# Removing grids from double pane windows?



## dd57chevy

It's difficult to determine _what_ exactly you're asking . I understand you want a different grid (muntin bar) configuration , but after that things are unclear . Are you attempting to install new _IG's* _in your sashes ? Or are you talking about actually opening the airspace & removing your existing muntins & resealing the IG*?

*IG = insulated glass unit (2 pcs glass sandwiched with an airspace ).


----------



## dannieboiz

I'm not looking to install anything new, I just want to open the IG up and completely delete the grids inside. They're just vinyl and appears to be pushed in the edges with plastic clips. 

I guess what I'm asking is how difficult is it to separate the IG and what should I use to seal them back together? 

After that I think I should be able to pull out those ugly grids.


----------



## dd57chevy

It is nearly impossible to cut an IG without breaking the glass . I've been _installing_ them since 1979 & would probably have 2-3% success at what you're attempting !

But even if you're successful (or buy a new _single _piece for the one you break ) you'll probably end up with condensation in the airspace .


----------



## jlhaslip

Nah! You don't want to be pulling a sealed unit (IG) apart.
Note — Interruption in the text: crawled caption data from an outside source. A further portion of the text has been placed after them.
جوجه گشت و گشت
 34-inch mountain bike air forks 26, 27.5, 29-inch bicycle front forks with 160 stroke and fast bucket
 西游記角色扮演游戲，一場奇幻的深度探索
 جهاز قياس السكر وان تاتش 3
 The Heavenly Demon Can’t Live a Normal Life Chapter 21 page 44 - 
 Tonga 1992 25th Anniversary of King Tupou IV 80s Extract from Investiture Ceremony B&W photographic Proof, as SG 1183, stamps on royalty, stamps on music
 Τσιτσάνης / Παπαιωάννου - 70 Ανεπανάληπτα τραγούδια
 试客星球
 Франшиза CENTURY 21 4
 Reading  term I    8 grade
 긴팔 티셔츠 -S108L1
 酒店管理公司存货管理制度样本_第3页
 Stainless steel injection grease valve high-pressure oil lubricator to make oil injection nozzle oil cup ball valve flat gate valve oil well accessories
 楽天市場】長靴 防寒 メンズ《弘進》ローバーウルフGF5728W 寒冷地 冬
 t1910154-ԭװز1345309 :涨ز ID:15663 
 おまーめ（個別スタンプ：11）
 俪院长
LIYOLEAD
Major headache and you will definitely have condensation issues on re-install.
If the muntin bars are really bothering you, buy some new sealed units without the bars and simply replace the sealed units.


----------



## dd57chevy

***Senior moment advisory***

After reviewing the thread , something _OBVIOUS_ occurred to me . In order to even _attempt _to cut one side of an IG loose , you would have to remove it from the sash/frame ..........the chances of an _experienced glazier _doing this w/out cracking the glass is less than 50% . 

IG replacement would probably be advisable .


----------



## Mikeron

I used to salvage glass units and make new ones all by hand, (cold melt) but in your case it is simply cheaper to have new grid less ones made.


----------